> [Input data]
----------
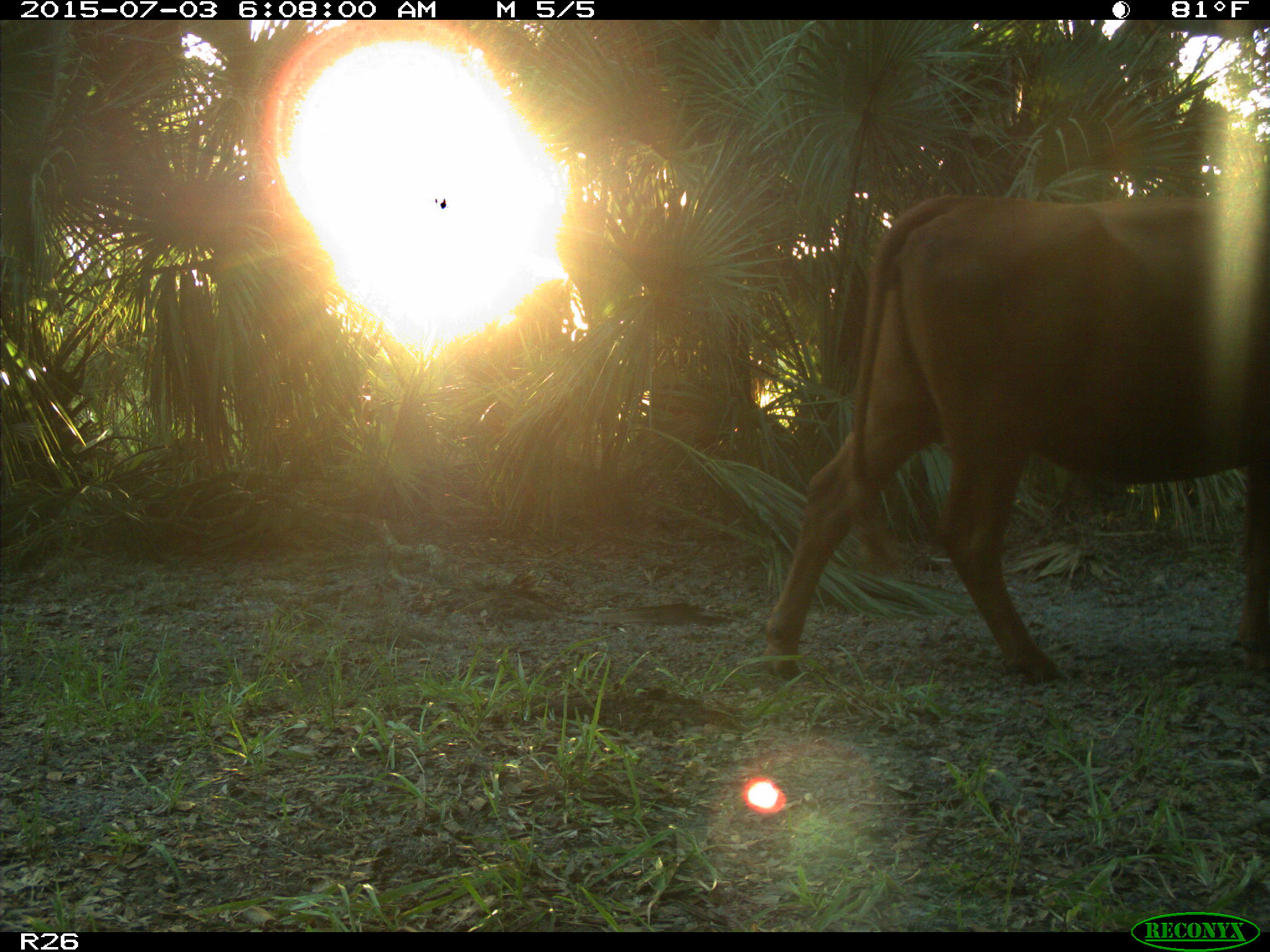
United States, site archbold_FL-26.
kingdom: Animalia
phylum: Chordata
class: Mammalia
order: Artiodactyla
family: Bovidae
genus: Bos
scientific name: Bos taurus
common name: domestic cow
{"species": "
----------
> [What to work on]
What is needed is an exact copy of all the records, minus any pictures.

> [Finished task]
United States, site archbold_FL-26.
kingdom: Animalia
phylum: Chordata
class: Mammalia
order: Artiodactyla
family: Bovidae
genus: Bos
scientific name: Bos taurus
common name: domestic cow
{"species": "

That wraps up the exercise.